When a judge acts as a trespasser of the law, when a judge does not follow the law, the judge loses subject-matter jurisdiction and the judge's orders are void, of no legal force or effect. The U.S. Supreme Court, in Scheuer v. Rhodes, 416 US 232; 94 SCt 1683, 1687 (1974) stated that "when a state officer acts under a state law in a manner violative of the Federal Constitution, he "comes into conflict with the superior authority of that Constitution, and he is in that case stripped of his official or representative character and is subjected in his person to the consequences of his individual conduct. The State has no power to impart to him any immunity from responsibility to the supreme authority of the United States." [Emphasis supplied in original].
By law, a judge is a state officer. The judge then acts not as a judge, but as a private individual (in his person).
In Illinois, 705 ILCS 205/4 states "Every person admitted to practice as an attorney and counselor at law shall, before his name is entered upon the roll to be kept as hereinafter provided, take and subscribe an oath, substantially in the following form: 'I do solemnly swear (or affirm, as the case may be), that I will support the constitution of the United States and the constitution of the state of Illinois, and that I will faithfully discharge the duties of the office of attorney and counselor at law to the best of my ability.'"
In Illinois, a judge must take a second oath of office. Under 705 ILCS 35/2 states, in part, that "The several judges of the circuit courts of this State, before entering upon the duties of their office, shall take and subscribe the following oath or affirmation, which shall be filed in the office of the Secretary of State:
'I do solemnly swear (or affirm, as the case may be) that I will support the constitution of the United States, and the constitution of the State of Illinois, and that I will faithfully discharge the duties of judge of ______ court, according to the best of my ability.'" Further, if the judge had enlisted in the U.S. military, then he has taken a third oath. Under Title 10 USC § 502 the judge had subscribed to a lifetime oath, in pertinent part, as follows: "I, __________, do solemnly swear (or affirm) that I will support and defend the Constitution of the United States against all enemies, foreign or domestic; that I will bear true faith and allegiance to the same; . . . ."

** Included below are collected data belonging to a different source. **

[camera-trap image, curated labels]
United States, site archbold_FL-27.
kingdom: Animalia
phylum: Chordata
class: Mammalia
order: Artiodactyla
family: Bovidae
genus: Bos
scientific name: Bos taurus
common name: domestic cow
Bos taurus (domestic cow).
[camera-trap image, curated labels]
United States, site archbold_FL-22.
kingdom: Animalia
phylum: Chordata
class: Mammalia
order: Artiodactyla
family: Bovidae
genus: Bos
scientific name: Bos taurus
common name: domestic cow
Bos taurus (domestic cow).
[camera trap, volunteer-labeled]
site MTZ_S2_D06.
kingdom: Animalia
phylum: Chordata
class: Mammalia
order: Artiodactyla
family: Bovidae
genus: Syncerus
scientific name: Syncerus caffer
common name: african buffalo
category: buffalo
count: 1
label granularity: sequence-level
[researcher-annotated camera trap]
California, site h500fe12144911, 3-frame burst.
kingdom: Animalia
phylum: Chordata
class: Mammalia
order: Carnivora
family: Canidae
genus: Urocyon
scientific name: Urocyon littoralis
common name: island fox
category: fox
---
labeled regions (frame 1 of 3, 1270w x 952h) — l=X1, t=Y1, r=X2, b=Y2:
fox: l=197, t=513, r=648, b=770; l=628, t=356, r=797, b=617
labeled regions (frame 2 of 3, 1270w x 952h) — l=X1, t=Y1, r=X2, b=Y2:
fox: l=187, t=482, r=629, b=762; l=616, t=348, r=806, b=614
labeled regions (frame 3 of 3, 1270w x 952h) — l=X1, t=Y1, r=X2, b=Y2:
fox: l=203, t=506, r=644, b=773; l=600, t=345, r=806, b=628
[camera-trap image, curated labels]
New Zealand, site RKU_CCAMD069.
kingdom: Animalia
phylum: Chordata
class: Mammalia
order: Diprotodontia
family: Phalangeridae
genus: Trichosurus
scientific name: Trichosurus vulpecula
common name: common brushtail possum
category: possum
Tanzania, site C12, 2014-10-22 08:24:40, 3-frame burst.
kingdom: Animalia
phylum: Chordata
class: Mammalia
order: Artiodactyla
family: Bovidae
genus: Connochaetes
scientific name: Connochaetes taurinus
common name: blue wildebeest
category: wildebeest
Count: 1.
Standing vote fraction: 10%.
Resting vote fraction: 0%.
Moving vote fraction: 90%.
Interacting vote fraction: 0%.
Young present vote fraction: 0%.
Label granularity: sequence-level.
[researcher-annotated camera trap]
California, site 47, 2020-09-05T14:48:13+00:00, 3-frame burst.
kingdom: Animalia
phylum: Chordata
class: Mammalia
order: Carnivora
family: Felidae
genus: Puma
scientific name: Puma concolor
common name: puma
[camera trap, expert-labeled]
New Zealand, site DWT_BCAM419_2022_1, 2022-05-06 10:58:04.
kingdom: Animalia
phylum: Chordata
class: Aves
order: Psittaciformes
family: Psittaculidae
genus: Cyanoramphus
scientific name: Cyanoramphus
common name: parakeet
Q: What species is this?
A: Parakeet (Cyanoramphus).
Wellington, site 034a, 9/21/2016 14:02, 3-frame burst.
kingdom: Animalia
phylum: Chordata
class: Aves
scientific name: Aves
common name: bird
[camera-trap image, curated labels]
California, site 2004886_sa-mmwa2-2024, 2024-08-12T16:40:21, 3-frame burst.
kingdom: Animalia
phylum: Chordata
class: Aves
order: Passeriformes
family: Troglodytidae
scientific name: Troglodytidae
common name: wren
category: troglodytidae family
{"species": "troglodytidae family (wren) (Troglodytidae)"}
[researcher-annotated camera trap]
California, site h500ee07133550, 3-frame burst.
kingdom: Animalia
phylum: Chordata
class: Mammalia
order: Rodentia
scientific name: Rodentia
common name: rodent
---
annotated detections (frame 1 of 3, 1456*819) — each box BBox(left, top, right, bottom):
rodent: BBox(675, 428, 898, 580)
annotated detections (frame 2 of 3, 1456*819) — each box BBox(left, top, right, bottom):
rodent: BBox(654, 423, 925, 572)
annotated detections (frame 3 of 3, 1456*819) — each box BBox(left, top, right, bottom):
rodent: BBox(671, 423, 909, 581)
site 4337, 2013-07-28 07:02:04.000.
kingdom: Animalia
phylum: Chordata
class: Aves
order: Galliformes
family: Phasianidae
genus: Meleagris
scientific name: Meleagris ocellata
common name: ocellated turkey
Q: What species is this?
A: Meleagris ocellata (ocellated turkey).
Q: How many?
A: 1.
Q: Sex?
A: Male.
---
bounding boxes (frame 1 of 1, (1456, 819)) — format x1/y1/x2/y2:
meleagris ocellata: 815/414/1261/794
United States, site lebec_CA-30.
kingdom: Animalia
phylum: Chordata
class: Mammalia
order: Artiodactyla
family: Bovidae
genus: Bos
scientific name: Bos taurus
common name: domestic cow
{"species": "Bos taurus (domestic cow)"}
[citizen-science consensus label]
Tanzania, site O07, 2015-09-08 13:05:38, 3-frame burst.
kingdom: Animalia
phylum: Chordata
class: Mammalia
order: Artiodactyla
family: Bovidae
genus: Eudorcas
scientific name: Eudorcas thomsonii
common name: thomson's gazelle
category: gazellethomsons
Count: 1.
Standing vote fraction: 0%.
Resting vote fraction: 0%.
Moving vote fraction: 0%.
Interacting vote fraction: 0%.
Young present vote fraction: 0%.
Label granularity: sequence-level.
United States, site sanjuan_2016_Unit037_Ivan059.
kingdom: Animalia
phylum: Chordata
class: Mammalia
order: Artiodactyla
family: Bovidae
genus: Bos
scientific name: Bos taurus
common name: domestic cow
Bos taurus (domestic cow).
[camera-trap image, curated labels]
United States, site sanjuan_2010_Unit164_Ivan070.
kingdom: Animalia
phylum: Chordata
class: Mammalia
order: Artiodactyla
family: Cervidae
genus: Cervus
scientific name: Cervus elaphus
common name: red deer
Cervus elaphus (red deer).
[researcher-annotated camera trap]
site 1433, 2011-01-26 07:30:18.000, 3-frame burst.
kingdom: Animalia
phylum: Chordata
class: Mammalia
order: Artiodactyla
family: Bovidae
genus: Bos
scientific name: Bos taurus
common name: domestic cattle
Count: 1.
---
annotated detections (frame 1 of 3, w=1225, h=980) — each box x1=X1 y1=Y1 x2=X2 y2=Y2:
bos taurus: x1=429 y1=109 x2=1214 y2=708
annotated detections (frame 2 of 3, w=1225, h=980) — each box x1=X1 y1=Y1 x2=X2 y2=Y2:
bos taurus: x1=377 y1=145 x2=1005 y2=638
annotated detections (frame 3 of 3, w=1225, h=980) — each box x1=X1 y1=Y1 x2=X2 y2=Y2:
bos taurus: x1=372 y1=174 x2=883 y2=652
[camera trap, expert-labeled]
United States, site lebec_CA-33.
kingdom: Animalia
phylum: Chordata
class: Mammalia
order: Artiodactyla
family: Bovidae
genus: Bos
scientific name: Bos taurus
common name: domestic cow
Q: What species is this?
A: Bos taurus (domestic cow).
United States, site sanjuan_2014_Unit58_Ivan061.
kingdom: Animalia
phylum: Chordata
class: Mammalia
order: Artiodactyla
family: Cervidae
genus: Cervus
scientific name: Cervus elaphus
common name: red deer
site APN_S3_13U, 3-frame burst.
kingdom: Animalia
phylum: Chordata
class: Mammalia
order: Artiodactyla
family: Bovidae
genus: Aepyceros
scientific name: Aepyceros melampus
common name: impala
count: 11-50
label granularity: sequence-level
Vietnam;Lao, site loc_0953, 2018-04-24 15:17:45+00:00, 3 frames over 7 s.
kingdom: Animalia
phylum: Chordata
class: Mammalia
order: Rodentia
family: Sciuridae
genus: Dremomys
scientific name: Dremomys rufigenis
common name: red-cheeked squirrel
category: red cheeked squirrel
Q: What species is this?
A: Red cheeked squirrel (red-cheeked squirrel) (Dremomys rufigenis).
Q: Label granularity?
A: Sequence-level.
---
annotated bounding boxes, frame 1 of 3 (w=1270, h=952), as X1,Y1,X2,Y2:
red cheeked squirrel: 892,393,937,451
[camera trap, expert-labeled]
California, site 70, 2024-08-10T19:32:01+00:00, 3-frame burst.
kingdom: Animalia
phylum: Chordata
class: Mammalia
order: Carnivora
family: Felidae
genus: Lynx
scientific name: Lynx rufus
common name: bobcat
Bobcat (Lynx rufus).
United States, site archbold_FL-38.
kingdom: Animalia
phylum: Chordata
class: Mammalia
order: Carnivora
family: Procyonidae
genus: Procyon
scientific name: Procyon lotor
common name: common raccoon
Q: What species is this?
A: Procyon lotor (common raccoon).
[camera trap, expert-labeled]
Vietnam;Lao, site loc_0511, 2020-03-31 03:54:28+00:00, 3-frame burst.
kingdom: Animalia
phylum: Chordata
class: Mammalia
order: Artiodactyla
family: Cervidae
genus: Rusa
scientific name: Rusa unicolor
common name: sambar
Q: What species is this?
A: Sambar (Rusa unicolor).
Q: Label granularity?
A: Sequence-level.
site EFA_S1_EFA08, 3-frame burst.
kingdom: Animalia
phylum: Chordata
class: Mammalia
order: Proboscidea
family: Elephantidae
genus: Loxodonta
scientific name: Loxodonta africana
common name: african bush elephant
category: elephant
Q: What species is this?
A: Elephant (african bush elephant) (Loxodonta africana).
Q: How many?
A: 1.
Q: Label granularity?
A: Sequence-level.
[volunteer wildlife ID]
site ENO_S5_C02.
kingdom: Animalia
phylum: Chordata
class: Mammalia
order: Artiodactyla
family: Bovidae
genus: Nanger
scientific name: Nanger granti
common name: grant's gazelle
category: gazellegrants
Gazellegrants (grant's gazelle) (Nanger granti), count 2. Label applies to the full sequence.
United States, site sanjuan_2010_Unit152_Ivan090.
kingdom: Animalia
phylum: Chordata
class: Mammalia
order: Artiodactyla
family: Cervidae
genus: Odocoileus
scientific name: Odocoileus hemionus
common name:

The U.S. Supreme Court has stated that "No state legislator or executive or judicial officer can war against the Constitution without violating his undertaking to support it." Cooper v Aaron, 358 US 1; 78 S Ct 1401 (1958).
Any judge who does not comply with his oath to the Constitution of the United States wars against that Constitution and engages in acts in violation of the Supreme Law of the Land. The judge is engaged in acts of treason.
Having taken at least two, if not three, oaths of office to support
the Constitution of the United States, and the Constitution of the State
of Illinois, any judge who has acted in violation of the Constitution is
engaged in an act or acts of treason (see below).
If a judge does not fully comply with the Constitution, then his
orders are void, In re Sawyer, 124 US 200 (1888), he/she is without jurisdiction, and he/she has engaged in an act or acts of treason.
Whenever a judge acts where he/she does not have jurisdiction to act, the judge is engaged in an act or acts of treason, United States v Will, 449 US 200, 216; 101 S Ct 471; 66 L Ed 2d 392, 406 (1980); Cohen v Virginia, 19 US (6 Wheat) 264, 404; 5 L.Ed 257 (1821).